OpenAI shipped the Apps SDK at DevDay on October 6, 2025. Pilot partners included Booking.com, Canva, Coursera, Figma, Expedia, Spotify, and Zillow.21 The architectural choice that matters: there is no separate store UI. Discovery and invocation happen inside the conversation. The app is a tool the model summons when a user's intent matches. Built on the Model Context Protocol (MCP), open standard, designed for adoption beyond OpenAI.

Anthropic shipped Agent Skills ten days later, on October 16, 2025, and opened the spec as a standard that December.22 Skills are a more developer-flavored shape (folders of capabilities the model loads on demand), and they show up across Claude's web app, the Claude Code CLI, and the API. The interesting framing is not the technical shape. It is that two of the largest AI labs converged within ten days on the same architectural answer. The chat thread is the new launcher. The apps live inside it.

Browsers are doing the same thing. Perplexity shipped Comet in July 2025, made it free worldwide in October, hit Android in November, and iOS in March 2026.23 OpenAI shipped ChatGPT Atlas in October 2025. Google rolled Gemini into Chrome last September and launched Auto Browse for paying users in January 2026. The Browser Company killed Arc and pivoted to Dia, an AI-native browser, because the shape they originally bet on was not the shape that won.24

Read these moves together. The browser, historically a renderer, is becoming a runtime. The chat client, historically a conversation, is becoming a launcher. In both cases, third-party functionality is summoned by intent, not selected from a grid. The user does not know they are using "an app." They just describe what they want and a tool runs.

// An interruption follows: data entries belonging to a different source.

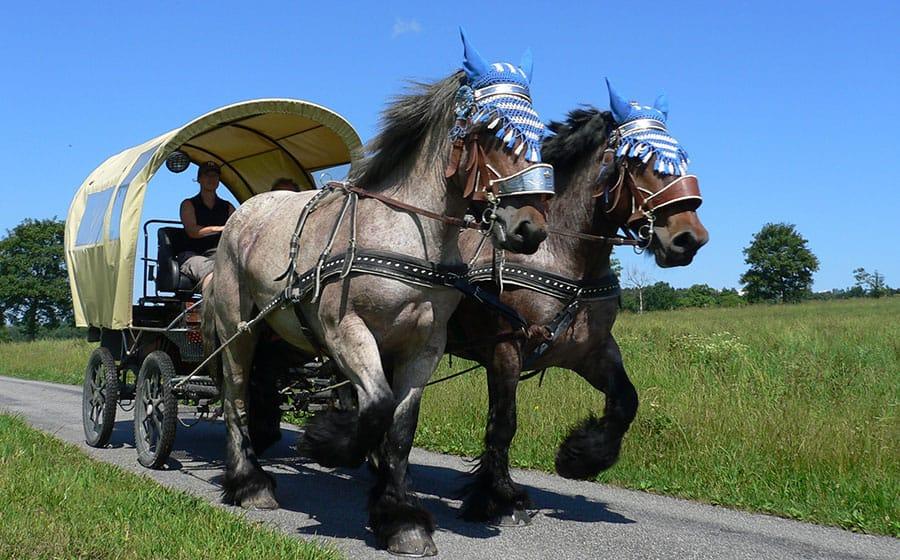 Kutschfahren-Oberland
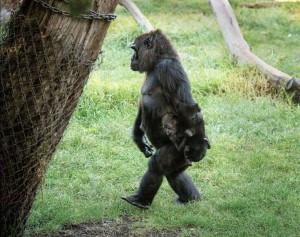 gorilla baby 5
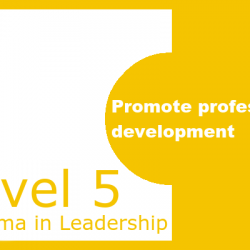 Promote Professional Development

Conceptual diagram: on the left, a stacked-layer cake labeled STACK 2010 with horizontal layers OS, STORE, APP, FEATURE, USER; on the right, an interlocking mesh of circles, hexagons, and rounded rectangles labeled FABRIC 2026 with nodes CHAT, LOBBY, SKILL, MINI-PROGRAM, AGENT connected by lime-green lines. A thin lime arrow runs between them captioned 'the shape that won.'
Stack to fabric. The platform stopped being a thing you opt into and became a place you already live.

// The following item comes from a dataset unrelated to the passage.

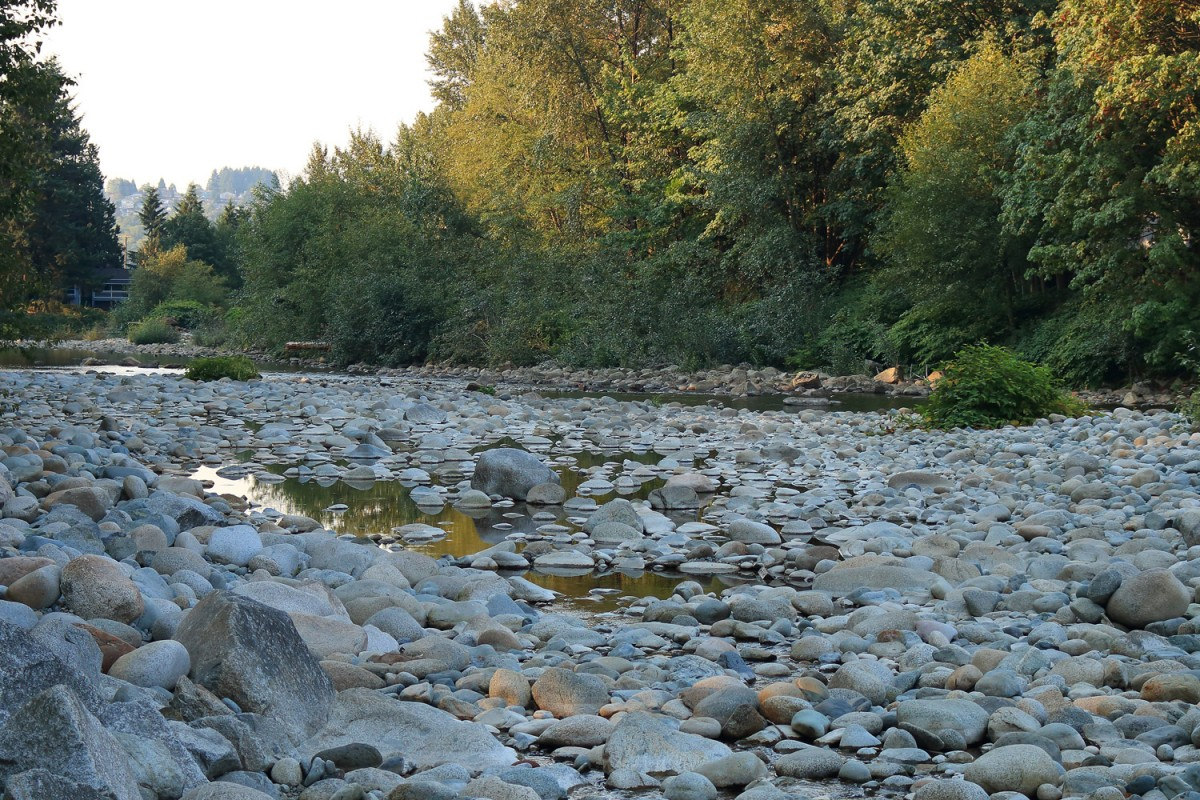 Low water on BC's Seymour River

This is superapp logic. WeChat did it with messages. ChatGPT is doing it with prompts. The mechanic is identical. The user lives inside an anchor experience, the experience has a payment rail, and other companies' tools are summoned as needed without ever asking the user to install anything.

If you are building consumer software in 2026 and your distribution plan ends at "we get to the top of the App Store," the agent layer is the surface that is going to swallow you. Not next year. Now.

§ 05 What this means for operators

Five operator moves for 2026 distribution. Most of the work is reframing, not new tactics.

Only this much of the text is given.